According to Dr Jane Pilcher, the fact that the child is a boy makes it much harder to predict its name. As she explains: “Boys’ names in England and Wales are becoming increasingly diverse and are catching up with girls’ names in terms of variety. For example, in 1996, there were 3,714 names used for boys, compared to 5,000 for girls. In 2016, there were 6,247 names used for boys, compared to 7,500 for girls.

“They are also becoming more informal.
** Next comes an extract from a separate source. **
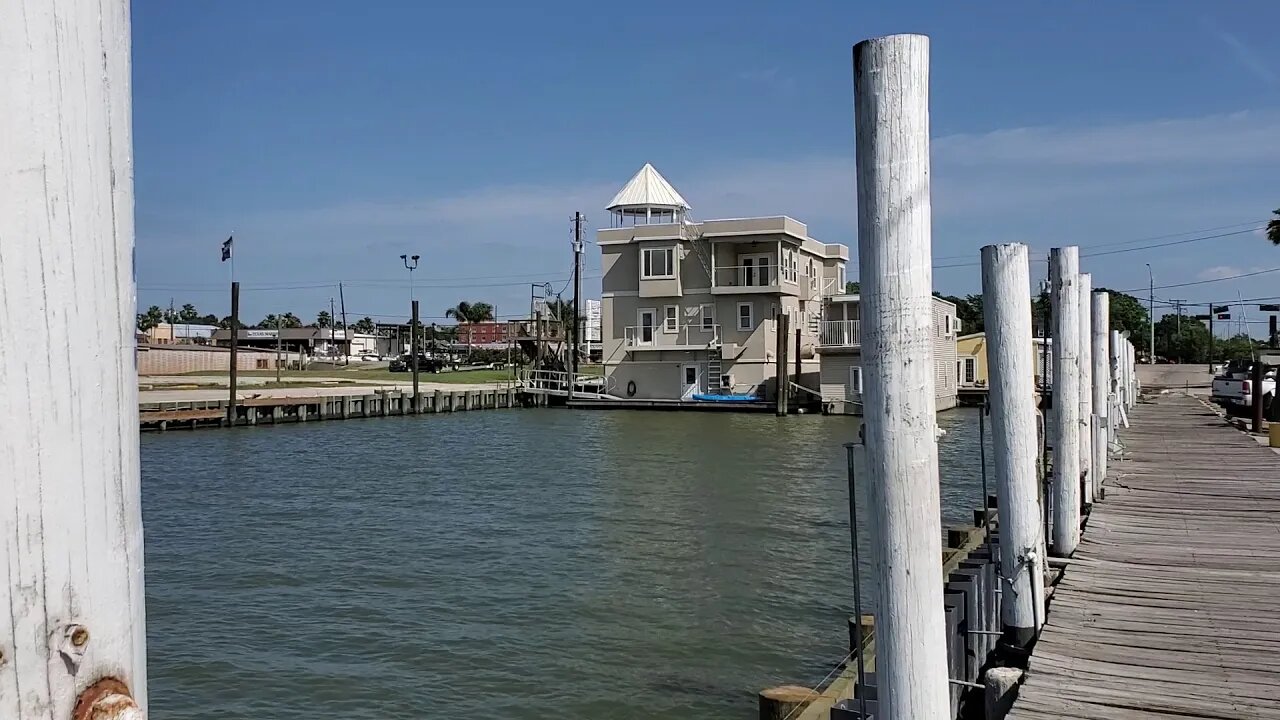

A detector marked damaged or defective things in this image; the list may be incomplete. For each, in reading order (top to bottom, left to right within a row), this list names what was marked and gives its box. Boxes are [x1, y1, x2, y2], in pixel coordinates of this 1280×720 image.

rusty bolt [74, 676, 144, 716]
For example, ‘Charlie’, ‘Alfie’, ‘Freddie’ and ‘Archie’ are now hugely popular ‘registered at birth’ forenames, rather than casualised abbreviations of the formal ‘Charles’, ‘Alfred’, ‘Frederick’ and ‘Archibald’. Given Meghan’s reputation for not following Royal protocol, she may mix things up a bit by choosing a traditional boys’ name – but with a twist of informality, like Alfie or Archie.”

How did Prince Harry’s body language differ from William and Charles’ when he made his baby name announcement? 

According to Judi, Prince Charles looked rather nervous as he stepped out of the Lindo Wing with Princess Diana.

Who is Meghan Markle? Quick profile

Meghan Markle was born Rachel Meghan Markle, on August 4, 1981 to parents Doria Ragland and father Thomas Markle.

Her father was previously married to Roslyn Loveless and Meghan has two elder half sibling – sister Samantha Markle and brother Thomas Markle Junior.


Meghan’s first television appearance in the USA was in an episode of the medical drama General Hospital in 2002.

She later moved on to roles in CSI, Without a Trace and Castle along with bit parts in Hollywood films including Get Him to the Greek, Remember Me and Horrible Bosses.

Meghan was also a “briefcase girl” on Deal or No Deal – but her most famous role was as Rachel Zane in legal drama Suits, which launched in 2011.

She was written out in the finale of the seventh series when her character got married, which aired in April 2018 – just before she got married herself.

Charity and humanitarian work

Meghan Markle’s career in television has gone hand-in-hand with her support for causes close to her heart.

She wrote about the stigma around menstrual health in an article for Time magazine and was a Global Ambassador for World Vision Canada – with whom she travelled to Rwanda for the charity’s Clean Water Campaign.

And her commitment to gender equality has seen her work with the United Nations – receiving a standing ovation in 2015 for her speech to mark International Women’s Day.


In September 2011, she wed film producer Trevor Engelson, who she began dating in 2004.

But the pair divorced two years later in August 2013, citing irreconcilable difference.

She was in a relationship with celebrity chef Cory Vitiello for almost two years, before they broke it off in 2016 but the two remain good friends.

And in June 2016, she met Prince Harry on a blind date set up by a mutual friend.

Their relationship began in October that year and just over one year later, on November 27, 2017, the pair announced their engagement.

They married on May 19, 2018 at St George’s Chapel in Windsor Castle.

Meghan’s heritage

Some have claimed Meghan Markle is the first mixed-race member of the Royal Family.

Historians are still arguing about Queen Charlotte, the wife of King George III.

But Meghan will be the first royal to openly embrace a mixed-race heritage.

She has written about the difficulties of being a biracial actress in Hollywood as she claims she is not black enough for some roles and not white enough for others.